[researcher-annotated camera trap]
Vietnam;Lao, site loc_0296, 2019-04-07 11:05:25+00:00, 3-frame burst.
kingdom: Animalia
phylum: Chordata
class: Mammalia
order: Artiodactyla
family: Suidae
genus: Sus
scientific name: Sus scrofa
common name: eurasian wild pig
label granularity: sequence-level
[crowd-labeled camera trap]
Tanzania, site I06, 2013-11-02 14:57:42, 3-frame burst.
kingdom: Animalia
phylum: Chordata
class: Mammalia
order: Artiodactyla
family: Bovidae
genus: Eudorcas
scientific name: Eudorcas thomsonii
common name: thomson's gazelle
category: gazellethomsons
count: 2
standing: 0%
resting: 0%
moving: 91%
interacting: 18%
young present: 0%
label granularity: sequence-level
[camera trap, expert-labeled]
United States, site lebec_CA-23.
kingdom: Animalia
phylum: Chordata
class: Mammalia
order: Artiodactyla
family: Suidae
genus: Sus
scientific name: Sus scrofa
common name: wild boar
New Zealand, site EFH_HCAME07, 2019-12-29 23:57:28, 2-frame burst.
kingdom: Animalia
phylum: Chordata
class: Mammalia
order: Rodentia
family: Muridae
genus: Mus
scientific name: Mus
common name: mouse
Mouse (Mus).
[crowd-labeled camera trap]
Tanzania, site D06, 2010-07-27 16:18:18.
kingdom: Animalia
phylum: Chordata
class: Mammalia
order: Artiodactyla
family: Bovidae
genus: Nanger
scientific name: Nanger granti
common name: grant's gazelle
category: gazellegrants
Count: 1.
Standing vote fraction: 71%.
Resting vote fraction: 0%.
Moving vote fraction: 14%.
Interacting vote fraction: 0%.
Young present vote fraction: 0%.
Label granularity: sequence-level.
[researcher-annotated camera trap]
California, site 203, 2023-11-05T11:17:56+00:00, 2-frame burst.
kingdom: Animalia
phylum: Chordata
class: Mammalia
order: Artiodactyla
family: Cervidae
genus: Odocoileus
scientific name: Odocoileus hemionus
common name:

» **TASK DIRECTIONS**: From the listing above, pick out every line containing "frame".

» **ANSWER TO THIS PROBLEM**:
Vietnam;Lao, site loc_0296, 2019-04-07 11:05:25+00:00, 3-frame burst.
Tanzania, site I06, 2013-11-02 14:57:42, 3-frame burst.
New Zealand, site EFH_HCAME07, 2019-12-29 23:57:28, 2-frame burst.
California, site 203, 2023-11-05T11:17:56+00:00, 2-frame burst.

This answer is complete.